→ **EXTRAIT CITÉ**
:::
Situation catastrophique dans les périmètres irrigués et normale dans les zones Bour

Retard inquiétant des pluies

La sécheresse s’empare de nos champs et la situation devient alarmante. Le constat est visible et clairement confirmé par la communauté des agriculteurs. L’absence des pluies durant le mois de novembre et le début du mois de décembre devient inquiétante et le risque d’avoir des cycles courts de germination se confirme davantage. Néanmoins, l’effet varie selon qu’il s’agisse de zones dites Bour où la quasi-totalité de la campagne céréalière est condamnée ou de périmètre irrigué qui continue de fonctionner normalement.

Le moral des agriculteurs est au plus bas. Pour cause, le retard des précipitations devient agaçant et l’absence de toutes informations ou de chiffres officiels sur l’état des lieux de la surface agricole utile aggrave encore ce sentiment de désespoir qui les taraude. D’aucuns estiment aujourd’hui que seule une bonne pluviométrie et en quantité suffisante peut aujourd’hui sauver la campagne agricole 2015/2016. Y’aura-t-il de la pluie ce week-end ? Ce n’est pas vraiment sûr. Les prévisions météorologiques jusqu’au 20 décembre courant n’annoncent pas l’arrivée de pluies si ce ne sont que quelques gouttes prévues ce dimanche.

La situation est critique, déclare à Al Bayane, Abbès Tanji, ingénieur agronome qui, en homme de terrain qualifié, estime que la saison agricole est menacée et risque même d’être catastrophique. Notre analyste précise toutefois que la situation fait état d’un double constat. Le premier concerne les cultures irriguées (au total, il y a 9 périmètres irrigués) qui ne sont pas touchées par la sécheresse et qui ne souffrent d’aucune restriction par rapport à l’utilisation de l’eau. Il s’agit notamment des cultures maraichères, fourragères, de la betterave et des oléagineuses. Les zones irriguées qui s’étalent sur une surface de 300 000 hectares de blé et d’orge (sur un total de 5 millions d’hectares) continuent de fonctionner normalement pour le moment même si le niveau de remplissage des barrages se trouve actuellement à 60%, souligne Tanji.
:::
[Données tirées d'une collection]
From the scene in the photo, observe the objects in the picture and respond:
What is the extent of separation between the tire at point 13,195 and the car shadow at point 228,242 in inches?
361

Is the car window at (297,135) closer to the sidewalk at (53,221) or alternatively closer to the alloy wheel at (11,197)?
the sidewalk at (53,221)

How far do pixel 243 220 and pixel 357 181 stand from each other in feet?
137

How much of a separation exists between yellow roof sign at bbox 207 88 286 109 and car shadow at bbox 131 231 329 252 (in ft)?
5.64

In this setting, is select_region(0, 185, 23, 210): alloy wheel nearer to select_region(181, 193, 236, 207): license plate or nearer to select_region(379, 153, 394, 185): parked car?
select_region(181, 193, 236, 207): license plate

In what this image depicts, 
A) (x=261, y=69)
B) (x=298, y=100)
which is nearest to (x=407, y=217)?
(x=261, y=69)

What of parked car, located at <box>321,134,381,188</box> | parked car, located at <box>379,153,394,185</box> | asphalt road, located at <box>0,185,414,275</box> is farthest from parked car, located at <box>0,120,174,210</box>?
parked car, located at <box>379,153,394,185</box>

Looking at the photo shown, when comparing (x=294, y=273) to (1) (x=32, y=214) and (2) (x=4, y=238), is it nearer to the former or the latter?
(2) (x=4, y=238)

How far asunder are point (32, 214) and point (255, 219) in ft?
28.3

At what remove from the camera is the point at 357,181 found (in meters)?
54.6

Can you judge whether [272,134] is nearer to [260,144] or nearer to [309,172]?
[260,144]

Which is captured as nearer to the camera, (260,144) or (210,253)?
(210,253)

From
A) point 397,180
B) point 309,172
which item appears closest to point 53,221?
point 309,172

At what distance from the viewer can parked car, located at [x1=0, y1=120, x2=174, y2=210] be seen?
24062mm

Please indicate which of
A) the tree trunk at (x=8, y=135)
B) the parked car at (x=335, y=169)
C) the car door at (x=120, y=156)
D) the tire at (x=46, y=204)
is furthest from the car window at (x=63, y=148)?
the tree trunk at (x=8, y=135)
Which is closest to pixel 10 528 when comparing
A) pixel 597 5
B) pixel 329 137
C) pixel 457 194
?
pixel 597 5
:::
→ **CONSIGNE**
D'après l'article sur la sécheresse, quel est actuellement le niveau de remplissage des barrages ? Ces données proviennent d'une autre source.

→ **RÉPONSE RÉDIGÉE**
Le niveau de remplissage des barrages se trouve actuellement à 60 %.